Key facts
- Australia's current mortgage burden exceeds 1989 levels.
- In 1989, interest rates were around 17%.
- Soaring home values have led to higher borrowing.
- Increased anxiety for homeowners is a consequence of the current mortgage burden.
- The nature of mortgage stress has shifted from interest rate sensitivity to debt size relative to income.
Australia's current mortgage burden is now heavier than it was in 1989, a time when interest rates were approximately 17%. This analysis indicates a significant shift in the drivers of mortgage stress. While the late 1980s saw homeowners grappling with high interest rates on their borrowings, today's homeowners face a similar or greater burden due to substantially inflated property values. These higher home prices necessitate larger loan amounts, even with lower prevailing interest rates. The consequence is increased financial anxiety among homeowners, as the sheer size of their debt relative to their incomes becomes a primary concern. This situation underscores a fundamental change in the housing market dynamics, where capital growth has outpaced wage growth, leading to a more precarious mortgage environment for many.
The comparison with 1989 is particularly striking. In that era, the primary concern for mortgage holders was the high cost of servicing their debt. Today, the concern has shifted towards the absolute size of the debt itself. This means that even if interest rates were to remain low, the principal amounts owed are so substantial that they represent a significant portion of household income.
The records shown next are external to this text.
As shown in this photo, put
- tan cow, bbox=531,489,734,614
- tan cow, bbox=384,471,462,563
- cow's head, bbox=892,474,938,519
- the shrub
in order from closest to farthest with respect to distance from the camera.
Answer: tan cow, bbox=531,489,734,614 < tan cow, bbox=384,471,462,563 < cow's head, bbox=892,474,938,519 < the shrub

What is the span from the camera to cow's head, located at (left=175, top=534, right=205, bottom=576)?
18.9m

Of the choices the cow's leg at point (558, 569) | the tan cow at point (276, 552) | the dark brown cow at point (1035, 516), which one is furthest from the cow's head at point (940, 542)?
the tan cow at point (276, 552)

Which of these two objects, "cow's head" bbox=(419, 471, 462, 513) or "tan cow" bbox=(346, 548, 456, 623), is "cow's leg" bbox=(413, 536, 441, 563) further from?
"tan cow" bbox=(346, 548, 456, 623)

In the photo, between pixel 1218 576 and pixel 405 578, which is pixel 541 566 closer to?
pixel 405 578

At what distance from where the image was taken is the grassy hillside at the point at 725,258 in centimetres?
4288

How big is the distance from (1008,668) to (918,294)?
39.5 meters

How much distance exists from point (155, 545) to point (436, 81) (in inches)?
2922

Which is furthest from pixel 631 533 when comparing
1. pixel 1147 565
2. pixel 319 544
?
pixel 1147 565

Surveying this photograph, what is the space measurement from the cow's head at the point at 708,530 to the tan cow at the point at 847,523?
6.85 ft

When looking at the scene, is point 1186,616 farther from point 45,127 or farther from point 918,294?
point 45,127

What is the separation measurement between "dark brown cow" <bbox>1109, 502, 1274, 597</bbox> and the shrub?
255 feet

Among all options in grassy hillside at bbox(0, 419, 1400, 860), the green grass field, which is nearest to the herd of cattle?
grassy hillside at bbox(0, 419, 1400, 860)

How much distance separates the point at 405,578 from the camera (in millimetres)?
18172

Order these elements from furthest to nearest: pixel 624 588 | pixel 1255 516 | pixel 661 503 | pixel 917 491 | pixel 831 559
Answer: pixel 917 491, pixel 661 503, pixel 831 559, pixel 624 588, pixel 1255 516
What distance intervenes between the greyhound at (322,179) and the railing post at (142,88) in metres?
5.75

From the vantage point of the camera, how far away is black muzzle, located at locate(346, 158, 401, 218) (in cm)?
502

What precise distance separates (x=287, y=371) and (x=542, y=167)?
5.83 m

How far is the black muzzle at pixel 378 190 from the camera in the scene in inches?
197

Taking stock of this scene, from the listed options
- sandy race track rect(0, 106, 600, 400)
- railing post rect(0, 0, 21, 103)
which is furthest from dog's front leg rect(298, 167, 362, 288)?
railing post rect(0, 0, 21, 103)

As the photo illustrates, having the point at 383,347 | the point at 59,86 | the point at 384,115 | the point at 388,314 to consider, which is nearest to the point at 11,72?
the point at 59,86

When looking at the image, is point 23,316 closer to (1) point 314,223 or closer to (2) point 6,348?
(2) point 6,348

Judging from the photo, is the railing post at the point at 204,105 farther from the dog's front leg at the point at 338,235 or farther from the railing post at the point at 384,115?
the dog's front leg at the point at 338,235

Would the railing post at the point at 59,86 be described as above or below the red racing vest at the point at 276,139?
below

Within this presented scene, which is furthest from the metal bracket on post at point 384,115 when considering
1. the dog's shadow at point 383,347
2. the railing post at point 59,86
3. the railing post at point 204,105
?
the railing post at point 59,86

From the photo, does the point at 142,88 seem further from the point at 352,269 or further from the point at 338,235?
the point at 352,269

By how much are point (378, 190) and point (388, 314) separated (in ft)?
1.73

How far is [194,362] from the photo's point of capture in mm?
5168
This has led to a situation where a larger proportion of homeowners are experiencing mortgage stress, not necessarily because their repayments are unaffordably high in percentage terms of the loan, but because the loan amount itself is so large. The analysis suggests that the rapid escalation of home prices over recent decades is the key factor driving this increased burden, creating a more challenging environment for current and future homeowners.